PROBLEM STATEMENT:
Convert the listing, from its first line through the line containing "What is the title of the chart? First", into a numbered list, leaving out any blank lines.
** Opening DATA FOR THIS EXERCISE block **
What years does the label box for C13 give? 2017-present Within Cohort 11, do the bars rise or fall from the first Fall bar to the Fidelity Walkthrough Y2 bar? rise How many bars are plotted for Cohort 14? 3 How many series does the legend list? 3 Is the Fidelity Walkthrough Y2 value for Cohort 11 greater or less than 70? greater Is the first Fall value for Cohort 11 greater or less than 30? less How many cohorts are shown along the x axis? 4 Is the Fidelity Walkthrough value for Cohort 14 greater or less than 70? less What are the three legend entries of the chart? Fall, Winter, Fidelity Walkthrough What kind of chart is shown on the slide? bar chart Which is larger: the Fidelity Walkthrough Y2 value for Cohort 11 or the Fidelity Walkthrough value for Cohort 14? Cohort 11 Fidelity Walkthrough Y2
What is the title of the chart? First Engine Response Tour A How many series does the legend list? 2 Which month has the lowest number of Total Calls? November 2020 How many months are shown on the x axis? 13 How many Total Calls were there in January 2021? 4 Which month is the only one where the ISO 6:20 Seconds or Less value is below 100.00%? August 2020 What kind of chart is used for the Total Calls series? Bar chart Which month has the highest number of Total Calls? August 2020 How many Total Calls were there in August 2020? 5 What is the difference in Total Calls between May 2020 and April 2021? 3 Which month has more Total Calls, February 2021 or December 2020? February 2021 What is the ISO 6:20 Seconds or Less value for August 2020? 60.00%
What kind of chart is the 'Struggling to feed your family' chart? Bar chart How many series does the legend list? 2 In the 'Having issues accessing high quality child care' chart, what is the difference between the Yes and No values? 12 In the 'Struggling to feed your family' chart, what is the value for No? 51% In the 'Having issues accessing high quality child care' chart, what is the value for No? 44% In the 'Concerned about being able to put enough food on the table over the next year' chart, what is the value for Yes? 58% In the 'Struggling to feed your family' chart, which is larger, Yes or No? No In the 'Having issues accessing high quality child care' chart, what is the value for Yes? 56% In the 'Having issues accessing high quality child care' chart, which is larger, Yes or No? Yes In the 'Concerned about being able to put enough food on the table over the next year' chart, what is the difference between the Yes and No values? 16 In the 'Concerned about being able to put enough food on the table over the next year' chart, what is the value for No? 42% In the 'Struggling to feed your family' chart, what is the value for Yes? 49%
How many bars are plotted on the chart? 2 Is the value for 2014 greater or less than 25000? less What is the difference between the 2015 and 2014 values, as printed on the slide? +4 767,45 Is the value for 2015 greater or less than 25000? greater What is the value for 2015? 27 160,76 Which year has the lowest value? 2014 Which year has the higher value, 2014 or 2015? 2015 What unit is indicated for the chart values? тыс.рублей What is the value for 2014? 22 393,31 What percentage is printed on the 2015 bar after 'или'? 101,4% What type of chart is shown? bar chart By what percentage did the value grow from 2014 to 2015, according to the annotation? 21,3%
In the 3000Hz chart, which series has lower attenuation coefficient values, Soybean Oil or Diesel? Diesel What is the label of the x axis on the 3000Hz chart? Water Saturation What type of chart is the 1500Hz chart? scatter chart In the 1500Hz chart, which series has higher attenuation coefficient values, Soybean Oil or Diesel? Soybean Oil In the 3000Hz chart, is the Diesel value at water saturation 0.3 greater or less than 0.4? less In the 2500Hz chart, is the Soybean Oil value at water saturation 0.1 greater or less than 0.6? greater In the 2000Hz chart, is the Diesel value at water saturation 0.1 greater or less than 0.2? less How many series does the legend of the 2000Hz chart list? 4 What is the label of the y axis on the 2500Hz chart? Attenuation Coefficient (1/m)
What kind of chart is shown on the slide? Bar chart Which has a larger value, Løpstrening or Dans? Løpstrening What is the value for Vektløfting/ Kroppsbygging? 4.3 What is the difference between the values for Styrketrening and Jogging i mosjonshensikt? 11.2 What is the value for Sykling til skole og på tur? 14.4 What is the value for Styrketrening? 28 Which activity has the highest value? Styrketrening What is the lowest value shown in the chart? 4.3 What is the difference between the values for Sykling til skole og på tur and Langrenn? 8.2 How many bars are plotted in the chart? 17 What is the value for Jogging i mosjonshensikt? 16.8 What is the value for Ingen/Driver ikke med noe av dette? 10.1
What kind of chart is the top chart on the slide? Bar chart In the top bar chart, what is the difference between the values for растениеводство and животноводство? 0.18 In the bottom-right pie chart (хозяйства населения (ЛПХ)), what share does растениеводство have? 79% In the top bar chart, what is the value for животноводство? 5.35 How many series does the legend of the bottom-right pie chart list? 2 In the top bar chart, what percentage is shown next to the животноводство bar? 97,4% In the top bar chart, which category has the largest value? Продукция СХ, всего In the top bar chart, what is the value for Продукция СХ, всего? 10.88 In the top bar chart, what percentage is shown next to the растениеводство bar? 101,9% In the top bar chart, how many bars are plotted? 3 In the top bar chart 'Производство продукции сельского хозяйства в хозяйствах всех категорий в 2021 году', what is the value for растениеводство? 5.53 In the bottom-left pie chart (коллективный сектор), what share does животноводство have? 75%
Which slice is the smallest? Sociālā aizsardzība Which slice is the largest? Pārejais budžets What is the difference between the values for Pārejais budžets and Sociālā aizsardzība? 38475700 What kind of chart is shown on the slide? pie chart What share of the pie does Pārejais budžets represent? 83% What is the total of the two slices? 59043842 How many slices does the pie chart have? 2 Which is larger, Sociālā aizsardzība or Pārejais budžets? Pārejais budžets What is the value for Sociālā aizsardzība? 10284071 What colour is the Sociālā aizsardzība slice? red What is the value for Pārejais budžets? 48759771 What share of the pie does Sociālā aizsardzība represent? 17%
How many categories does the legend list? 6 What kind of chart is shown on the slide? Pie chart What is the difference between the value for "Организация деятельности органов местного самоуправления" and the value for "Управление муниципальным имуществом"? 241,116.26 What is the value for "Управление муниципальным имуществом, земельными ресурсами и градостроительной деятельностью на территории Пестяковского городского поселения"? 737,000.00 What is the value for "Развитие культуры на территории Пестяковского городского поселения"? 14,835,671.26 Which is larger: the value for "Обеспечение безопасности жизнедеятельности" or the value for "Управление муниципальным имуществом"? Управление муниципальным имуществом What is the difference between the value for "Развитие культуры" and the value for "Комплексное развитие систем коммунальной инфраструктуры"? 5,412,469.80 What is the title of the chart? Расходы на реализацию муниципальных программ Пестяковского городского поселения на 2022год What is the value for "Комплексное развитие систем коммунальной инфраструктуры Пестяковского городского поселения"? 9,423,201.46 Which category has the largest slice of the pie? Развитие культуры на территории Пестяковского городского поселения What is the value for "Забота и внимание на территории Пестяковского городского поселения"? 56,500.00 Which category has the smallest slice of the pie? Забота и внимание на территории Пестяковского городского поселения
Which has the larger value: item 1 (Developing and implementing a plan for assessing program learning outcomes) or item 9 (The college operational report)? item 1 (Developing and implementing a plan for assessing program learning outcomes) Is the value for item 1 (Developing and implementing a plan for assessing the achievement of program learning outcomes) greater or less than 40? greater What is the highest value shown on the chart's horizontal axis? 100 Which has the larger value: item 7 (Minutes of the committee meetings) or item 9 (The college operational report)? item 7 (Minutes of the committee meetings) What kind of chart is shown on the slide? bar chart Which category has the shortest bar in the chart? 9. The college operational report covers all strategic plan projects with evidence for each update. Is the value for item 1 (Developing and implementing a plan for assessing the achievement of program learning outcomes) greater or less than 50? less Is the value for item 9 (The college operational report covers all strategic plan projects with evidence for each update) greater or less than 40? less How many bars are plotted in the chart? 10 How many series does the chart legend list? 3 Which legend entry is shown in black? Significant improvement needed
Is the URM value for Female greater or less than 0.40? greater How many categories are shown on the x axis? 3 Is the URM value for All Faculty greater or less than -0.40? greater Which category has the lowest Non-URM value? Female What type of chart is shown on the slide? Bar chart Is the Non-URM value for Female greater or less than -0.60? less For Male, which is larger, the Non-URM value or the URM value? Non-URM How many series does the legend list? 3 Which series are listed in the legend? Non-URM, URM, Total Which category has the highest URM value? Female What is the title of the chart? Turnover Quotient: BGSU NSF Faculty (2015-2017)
** Closing DATA FOR THIS EXERCISE block **
TASK RESPONSE:
1. What years does the label box for C13 give? 2017-present Within Cohort 11, do the bars rise or fall from the first Fall bar to the Fidelity Walkthrough Y2 bar? rise How many bars are plotted for Cohort 14? 3 How many series does the legend list? 3 Is the Fidelity Walkthrough Y2 value for Cohort 11 greater or less than 70? greater Is the first Fall value for Cohort 11 greater or less than 30? less How many cohorts are shown along the x axis? 4 Is the Fidelity Walkthrough value for Cohort 14 greater or less than 70? less What are the three legend entries of the chart? Fall, Winter, Fidelity Walkthrough What kind of chart is shown on the slide? bar chart Which is larger: the Fidelity Walkthrough Y2 value for Cohort 11 or the Fidelity Walkthrough value for Cohort 14? Cohort 11 Fidelity Walkthrough Y2
2. What is the title of the chart? First Engine Response Tour A How many series does the legend list? 2 Which month has the lowest number of Total Calls? November 2020 How many months are shown on the x axis? 13 How many Total Calls were there in January 2021? 4 Which month is the only one where the ISO 6:20 Seconds or Less value is below 100.00%? August 2020 What kind of chart is used for the Total Calls series? Bar chart Which month has the highest number of Total Calls? August 2020 How many Total Calls were there in August 2020? 5 What is the difference in Total Calls between May 2020 and April 2021? 3 Which month has more Total Calls, February 2021 or December 2020? February 2021 What is the ISO 6:20 Seconds or Less value for August 2020? 60.00%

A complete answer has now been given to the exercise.